**Your tasks**
A - Decide whether each statement below agrees with the paper summary that follows. For each, answer yes or no and quote the words of the summary that decide it: (i) The paper appears at the ICLR 2026 conference. (ii) The code for the method has already been released. (iii) Existing UTTA methods rely chiefly on human annotations.
B - Reproduce the stretch of the paper summary from "Exposing Mixture and" through "under dual shifts.", substituting "informative samples" for "representative samples".

**Selection**
========================

Exposing Mixture and Annotating Confusion for Active Universal Test-Time Adaptation¶
Conference: ICLR 2026
OpenReview: https://openreview.net/forum?id=89gxHJkCXk
Code: To be confirmed
Area: Test-Time Adaptation / Active Learning / Transfer Learning
Keywords: Universal Test-Time Adaptation, Active Learning, Dual Shift, Gaussian Mixture Model, Open-Set Recognition
TL;DR¶
This paper proposes a new paradigm of Active Universal Test-Time Adaptation (AUTTA) and introduces the EMAC method to incorporate sparse human annotations during testing. It decouples domain and class shifts using SVD + GMM to expose samples in the "mixed region," employs a reward-driven strategy to select representative samples for annotation, and utilizes a clustering contrastive loss to balance annotations and pseudo-labels, achieving SOTA performance under dual shifts.
Background & Motivation¶
Background: Universal Test-Time Adaptation (UTTA) aims to handle both domain shift (style/corruption changes) and class shift (emergence of unseen classes) in an open-world setting where source data is unavailable and data arrives in a stream. The goal is to accurately classify known classes while rejecting new classes. Existing UTTA methods (e.g., OPTTT, TTAC) rely primarily on pseudo-labels and heuristic rules.

========================

**Data extract**
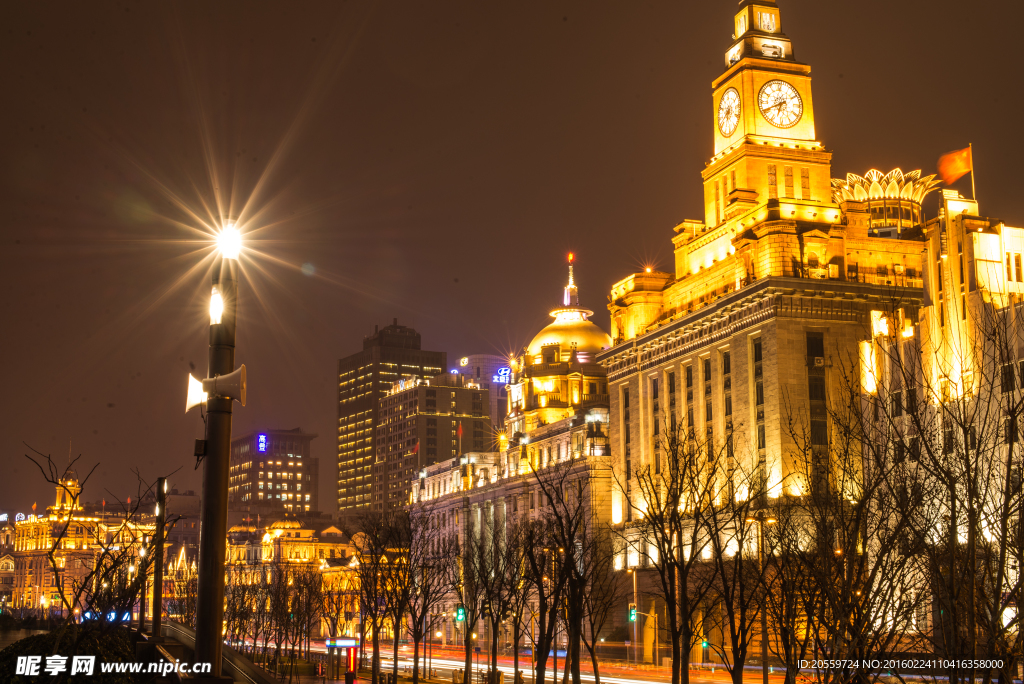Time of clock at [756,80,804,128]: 6:40
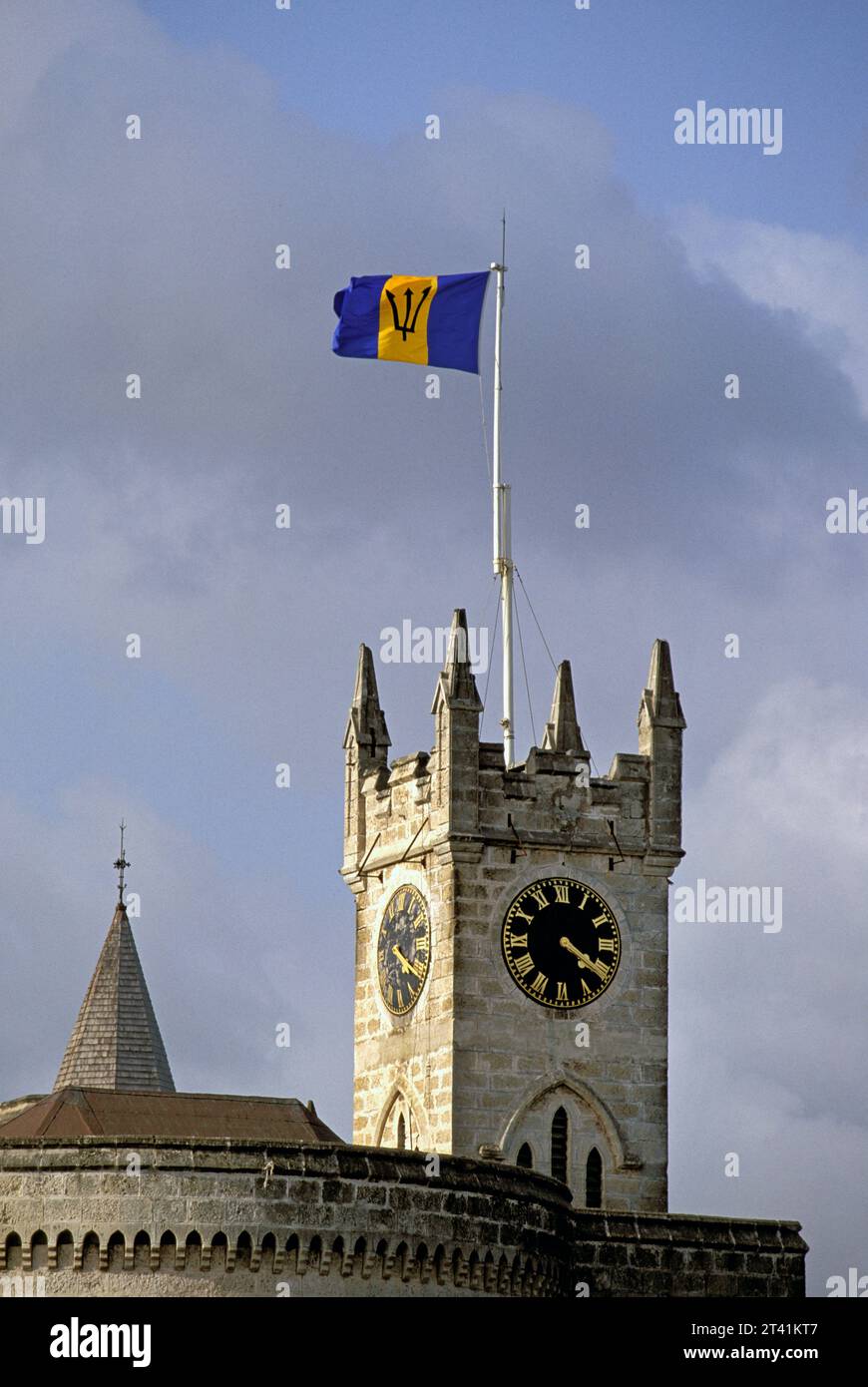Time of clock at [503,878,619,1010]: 4:20
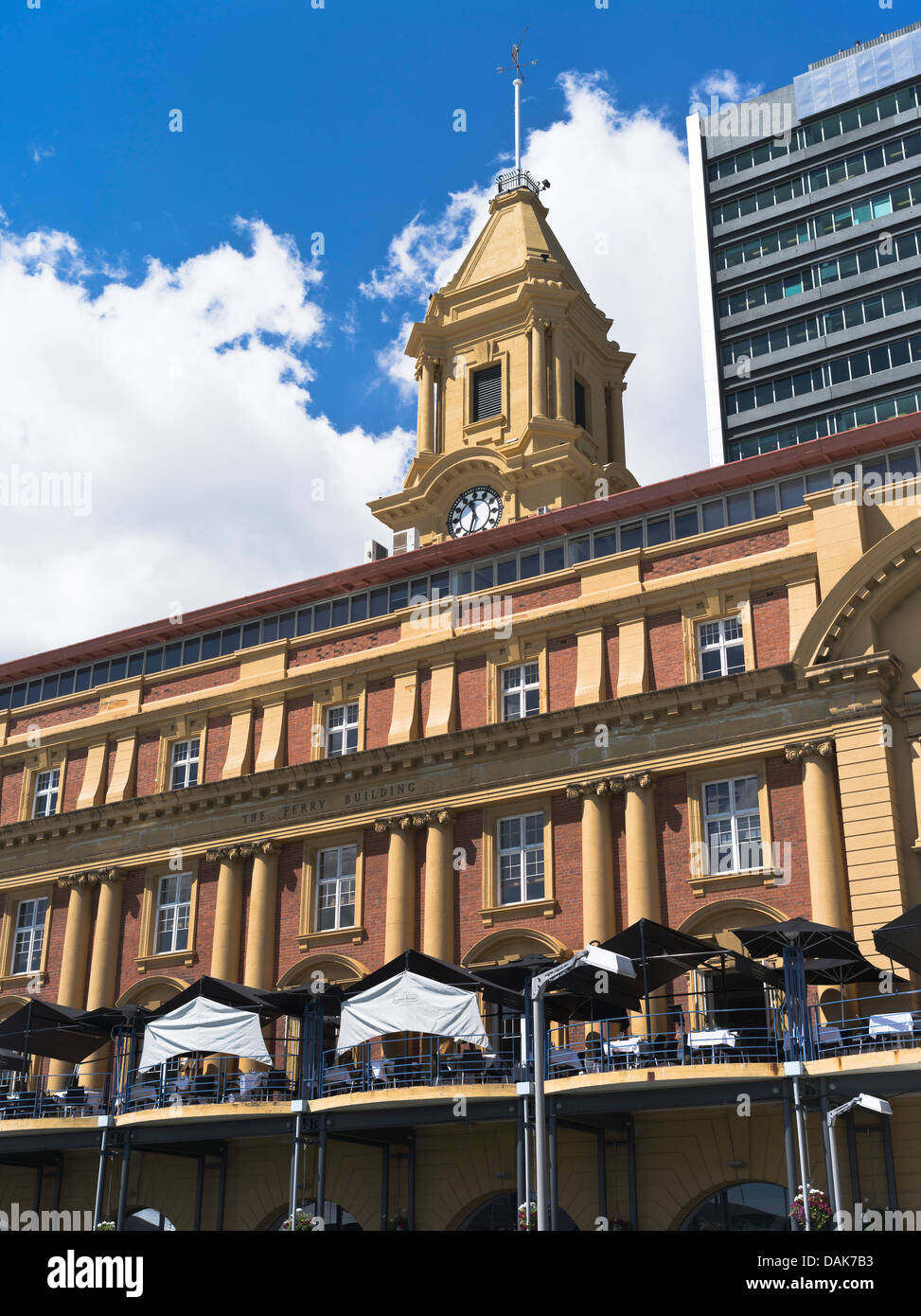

========================

**Solutions to each task**
A -
(i) Yes: "Conference: ICLR 2026"
(ii) No: "Code: To be confirmed"
(iii) No: "Existing UTTA methods (e.g., OPTTT, TTAC) rely primarily on pseudo-labels and heuristic rules."

B -
Exposing Mixture and Annotating Confusion for Active Universal Test-Time Adaptation¶
Conference: ICLR 2026
OpenReview: https://openreview.net/forum?id=89gxHJkCXk
Code: To be confirmed
Area: Test-Time Adaptation / Active Learning / Transfer Learning
Keywords: Universal Test-Time Adaptation, Active Learning, Dual Shift, Gaussian Mixture Model, Open-Set Recognition
TL;DR¶
This paper proposes a new paradigm of Active Universal Test-Time Adaptation (AUTTA) and introduces the EMAC method to incorporate sparse human annotations during testing. It decouples domain and class shifts using SVD + GMM to expose samples in the "mixed region," employs a reward-driven strategy to select informative samples for annotation, and utilizes a clustering contrastive loss to balance annotations and pseudo-labels, achieving SOTA performance under dual shifts.